To Be Good Again


Redemption is a complex thing.  We like to pretend it’s straightforward.  Do this, forgiveness, atonement, compensation can be made.  The greater the need, the larger the act required.

There are two things wrong with this.  The first is that we can know everything about what we have done (or not done) that requires an act of contrition.  The second is that contrition—forgiveness, atonement, compensation—is the same as redemption.

Khaled Hosseini shows how this is a mistake in his deceptively simple storytelling in The Kite Runner.  He understands that redemption is not about atoning for something you did wrong.  It is about changing what it is that allowed you to do something wrong in the first place.  It is about becoming.  One is redeemed by taking the responsibility—and the risk—for who one is and making that consistent with what one can and should be.

He also understands that part of the journey to that new state is learning the truth of our life.

Sometimes that may be simply impossible.  Things disappear, memories fade, people die.  The components that comprise our Self can be lost or overlooked, the connections broken or never made, and without a sufficiency of such information we may simply be unable to know what we need to do.  This fact has been central to tragedy since Sophocles, probably even before him, and has never become untrue.

In the absence of knowledge, choice is necessarily limited.  That doesn’t mean we shouldn’t try, but sometimes it means we live with a sense of guilt difficult if not impossible to explain—usually because we did something for which atonement is necessary.  Where redemption comes in is when we know we must atone, but in order to do so we must become something else, someone else.

The elements of young Amir’s life in Kabul, son of a local hero, a wealthy man larger than life who has done much good for those around him, combine in a negative way to render him not the person his father wants him to be.  He senses it in so many ways, from the belief that he is at fault for killing his mother (in childbirth) to the disappointment he feels from his father because he is not athletic, to the jealousy he feels for the affection his father shows to Hassan, the son of their servant, who is also Amir’s best friend.  Amir cannot be wholly himself because there is a conflict between who he seems to be and what he wishes to be in his father’s eyes.

Here, then, is where Hosseini  displays the depth of our complications.  The faults Amir senses in himself react with the faults his father clearly sees in himself.  The only genuinely unconflicted person among them is Hassan, but even he is not wholly unalloyed.  There are layers upon layers, ethnic divisions, class divisions, history itself seems bent on distorting the clean emotions among them.  Amir comes to resent his friend, not for anything his friend has done, for Amir’s failure in his own mind to be what he should be for Hassan, and ends up driving Hassan and his father away, an event that breaks Amir’s father’s heart.  The need for redemption here is thwarted because the truth of the situation is not shared, not even admitted.

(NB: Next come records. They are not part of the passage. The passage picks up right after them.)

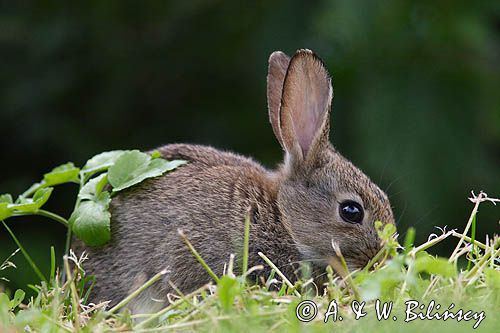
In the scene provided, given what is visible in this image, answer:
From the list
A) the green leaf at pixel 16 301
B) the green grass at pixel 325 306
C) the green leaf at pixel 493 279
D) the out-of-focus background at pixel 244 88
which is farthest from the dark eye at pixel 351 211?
the out-of-focus background at pixel 244 88

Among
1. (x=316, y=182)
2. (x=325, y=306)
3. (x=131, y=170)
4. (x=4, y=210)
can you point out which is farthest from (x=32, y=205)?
A: (x=325, y=306)

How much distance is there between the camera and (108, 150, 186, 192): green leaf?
15.4 feet

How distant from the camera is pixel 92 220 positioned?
450 centimetres

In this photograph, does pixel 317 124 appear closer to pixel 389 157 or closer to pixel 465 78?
pixel 389 157

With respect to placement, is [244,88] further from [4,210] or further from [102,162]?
[4,210]

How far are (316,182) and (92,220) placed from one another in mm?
1259

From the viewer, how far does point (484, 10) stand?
710 centimetres

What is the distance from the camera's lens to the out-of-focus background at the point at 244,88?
718 centimetres

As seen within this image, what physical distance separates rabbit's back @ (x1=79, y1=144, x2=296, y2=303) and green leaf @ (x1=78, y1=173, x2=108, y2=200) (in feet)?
0.61

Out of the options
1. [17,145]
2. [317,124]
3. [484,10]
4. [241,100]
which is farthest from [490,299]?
[17,145]

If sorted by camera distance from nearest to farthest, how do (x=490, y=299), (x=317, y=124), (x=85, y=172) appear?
(x=490, y=299)
(x=85, y=172)
(x=317, y=124)

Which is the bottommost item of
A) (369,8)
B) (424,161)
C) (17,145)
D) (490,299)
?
(17,145)

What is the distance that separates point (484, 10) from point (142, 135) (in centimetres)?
309

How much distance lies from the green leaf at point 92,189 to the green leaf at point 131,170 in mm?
46
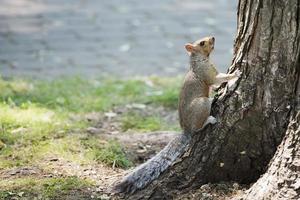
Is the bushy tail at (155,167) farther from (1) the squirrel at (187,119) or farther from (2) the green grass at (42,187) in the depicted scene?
(2) the green grass at (42,187)

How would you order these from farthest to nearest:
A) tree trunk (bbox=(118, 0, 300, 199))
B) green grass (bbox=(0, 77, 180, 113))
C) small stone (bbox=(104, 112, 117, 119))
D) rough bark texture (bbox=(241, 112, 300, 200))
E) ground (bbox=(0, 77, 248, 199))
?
green grass (bbox=(0, 77, 180, 113)) < small stone (bbox=(104, 112, 117, 119)) < ground (bbox=(0, 77, 248, 199)) < tree trunk (bbox=(118, 0, 300, 199)) < rough bark texture (bbox=(241, 112, 300, 200))

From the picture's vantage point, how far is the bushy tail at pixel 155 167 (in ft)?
12.6

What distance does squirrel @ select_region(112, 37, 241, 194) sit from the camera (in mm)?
3848

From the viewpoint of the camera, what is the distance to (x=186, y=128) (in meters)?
3.95

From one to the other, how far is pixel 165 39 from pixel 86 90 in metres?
2.14

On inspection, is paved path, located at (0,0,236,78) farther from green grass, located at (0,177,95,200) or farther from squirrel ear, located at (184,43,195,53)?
green grass, located at (0,177,95,200)

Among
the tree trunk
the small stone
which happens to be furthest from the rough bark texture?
the small stone

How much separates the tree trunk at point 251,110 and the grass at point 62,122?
2.05 feet

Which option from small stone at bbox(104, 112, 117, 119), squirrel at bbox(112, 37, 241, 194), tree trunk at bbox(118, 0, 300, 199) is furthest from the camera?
small stone at bbox(104, 112, 117, 119)

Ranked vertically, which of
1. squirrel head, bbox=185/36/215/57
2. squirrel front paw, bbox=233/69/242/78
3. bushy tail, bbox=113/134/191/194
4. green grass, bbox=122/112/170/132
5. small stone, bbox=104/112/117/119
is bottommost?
green grass, bbox=122/112/170/132

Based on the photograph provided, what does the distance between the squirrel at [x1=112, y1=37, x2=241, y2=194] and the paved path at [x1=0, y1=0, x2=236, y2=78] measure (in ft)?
11.4

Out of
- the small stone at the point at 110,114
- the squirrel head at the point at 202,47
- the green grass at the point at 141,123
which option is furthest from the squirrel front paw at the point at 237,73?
the small stone at the point at 110,114

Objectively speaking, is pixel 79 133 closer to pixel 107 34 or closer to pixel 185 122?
pixel 185 122

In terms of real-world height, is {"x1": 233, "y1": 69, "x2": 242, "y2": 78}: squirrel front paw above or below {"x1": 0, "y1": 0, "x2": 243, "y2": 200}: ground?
above
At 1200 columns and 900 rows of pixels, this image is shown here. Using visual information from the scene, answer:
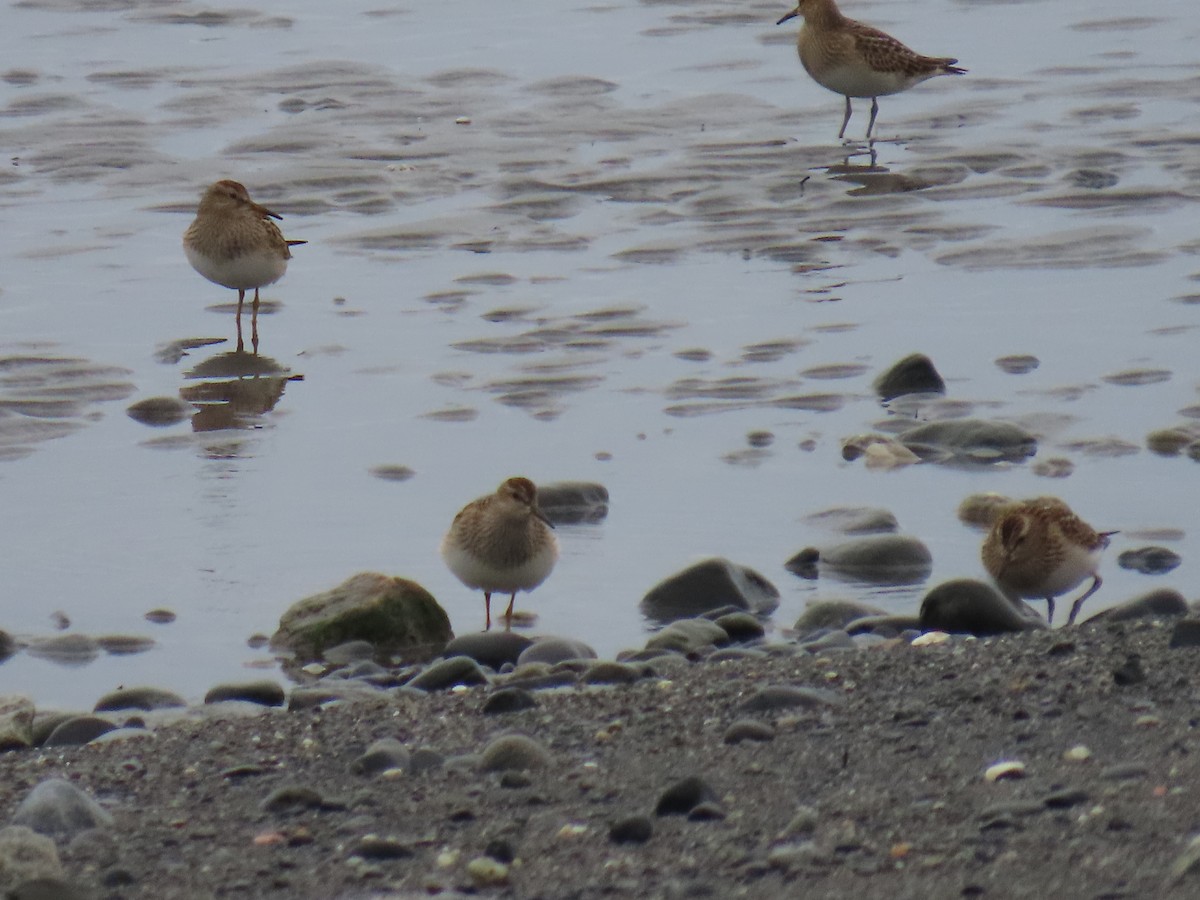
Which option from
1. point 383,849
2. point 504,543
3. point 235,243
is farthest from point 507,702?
point 235,243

And then the Russians invade Afghanistan, forcing Amir and his father to flee, first to Pakistan and then to America, where they start over.

Here, in a new place, with new rules, Amir grabs a chance to leave all those uglinesses behind.  No one knows, no one sees, he can live up to altered expectations, take on a new life, be someone his father can respect. He falls in love, he marries, he begins a career as a writer.

During all this, his father passes away.  Baba dies proud of his son.  And yet it is not enough.

Then Afghanistan reaches out for him and brings him back for one more chance at a redemption Amir thought—hoped—was no longer necessary.

His father’s best friend calls him in 2001 and asks him to come to Pakistan to see him. There is a way to be good again.

That is the key to Hosseini’s understanding of redemption.  A way to be good again—but one which requires Amir to finally become who he had never been able to be before.  In order to fully achieve it, though, he must learn things he never knew, could not know, things kept from him which nevertheless contoured his life, forced him into certain channels, directed him, and stunted his potential.  He fights it, of course, but inevitably he sees that he simply can’t avoid becoming the person he always needed to become.

That is redemption.  Transformative.  Atonement and forgiveness, he suggests, are pointless if they are only rituals, acts that leave the essential person unchanged.  Redemption is in the change, in the new life, in recognition and response that remake us.